### Dataset content
● ● ● ● ● ● ●

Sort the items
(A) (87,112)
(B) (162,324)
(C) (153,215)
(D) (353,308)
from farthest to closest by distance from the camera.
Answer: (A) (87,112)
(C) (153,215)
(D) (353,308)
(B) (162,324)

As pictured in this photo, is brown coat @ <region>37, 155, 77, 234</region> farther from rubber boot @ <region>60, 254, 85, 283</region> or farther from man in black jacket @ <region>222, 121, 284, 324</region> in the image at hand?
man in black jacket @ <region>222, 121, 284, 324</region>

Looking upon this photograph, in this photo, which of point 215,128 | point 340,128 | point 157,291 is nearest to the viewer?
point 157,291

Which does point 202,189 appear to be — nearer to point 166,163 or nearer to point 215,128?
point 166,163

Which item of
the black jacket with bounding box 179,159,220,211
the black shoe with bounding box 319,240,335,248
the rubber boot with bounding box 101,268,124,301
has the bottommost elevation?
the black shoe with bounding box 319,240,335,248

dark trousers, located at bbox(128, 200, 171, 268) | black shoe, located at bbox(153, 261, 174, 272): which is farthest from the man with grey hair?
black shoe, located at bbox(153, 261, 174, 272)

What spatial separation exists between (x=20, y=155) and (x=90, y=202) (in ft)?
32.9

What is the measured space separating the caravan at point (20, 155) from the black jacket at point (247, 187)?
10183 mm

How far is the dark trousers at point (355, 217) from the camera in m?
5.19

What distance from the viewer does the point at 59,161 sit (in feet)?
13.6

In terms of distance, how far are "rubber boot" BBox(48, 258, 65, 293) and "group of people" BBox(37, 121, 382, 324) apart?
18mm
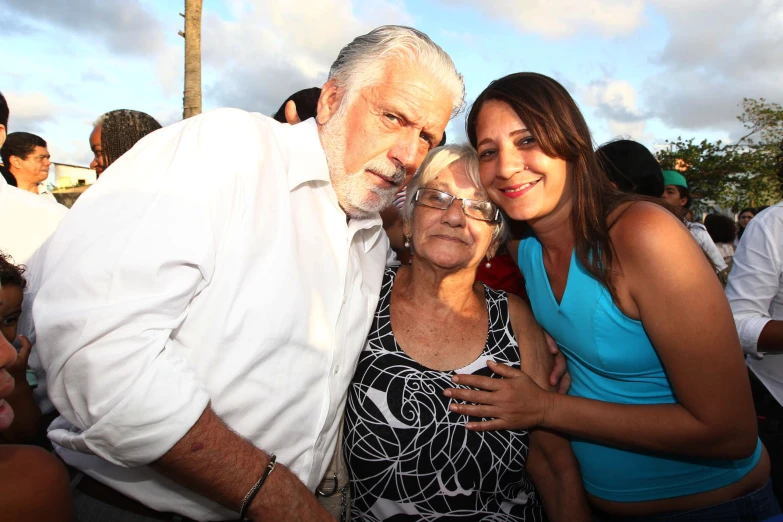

● ● ● ● ● ● ●

### Task details
Rewrite every row above as a numbered list, leaving out blank lines and the picture.

### Answer for the task
1. Sort the items
2. (A) (87,112)
3. (B) (162,324)
4. (C) (153,215)
5. (D) (353,308)
6. from farthest to closest by distance from the camera.
7. Answer: (A) (87,112)
8. (C) (153,215)
9. (D) (353,308)
10. (B) (162,324)
11. As pictured in this photo, is brown coat @ <region>37, 155, 77, 234</region> farther from rubber boot @ <region>60, 254, 85, 283</region> or farther from man in black jacket @ <region>222, 121, 284, 324</region> in the image at hand?
12. man in black jacket @ <region>222, 121, 284, 324</region>
13. Looking upon this photograph, in this photo, which of point 215,128 | point 340,128 | point 157,291 is nearest to the viewer?
14. point 157,291
15. Which does point 202,189 appear to be — nearer to point 166,163 or nearer to point 215,128?
16. point 166,163
17. Which item of
18. the black jacket with bounding box 179,159,220,211
19. the black shoe with bounding box 319,240,335,248
20. the rubber boot with bounding box 101,268,124,301
21. has the bottommost elevation?
22. the black shoe with bounding box 319,240,335,248
23. dark trousers, located at bbox(128, 200, 171, 268) | black shoe, located at bbox(153, 261, 174, 272): which is farthest from the man with grey hair?
24. black shoe, located at bbox(153, 261, 174, 272)
25. What spatial separation exists between (x=20, y=155) and (x=90, y=202) (in ft)?
26. 32.9
27. What is the measured space separating the caravan at point (20, 155) from the black jacket at point (247, 187)?
28. 10183 mm
29. How far is the dark trousers at point (355, 217) from the camera in m?
30. 5.19
31. What distance from the viewer does the point at 59,161 sit (in feet)?
32. 13.6
33. In terms of distance, how far are "rubber boot" BBox(48, 258, 65, 293) and "group of people" BBox(37, 121, 382, 324) apart?
34. 18mm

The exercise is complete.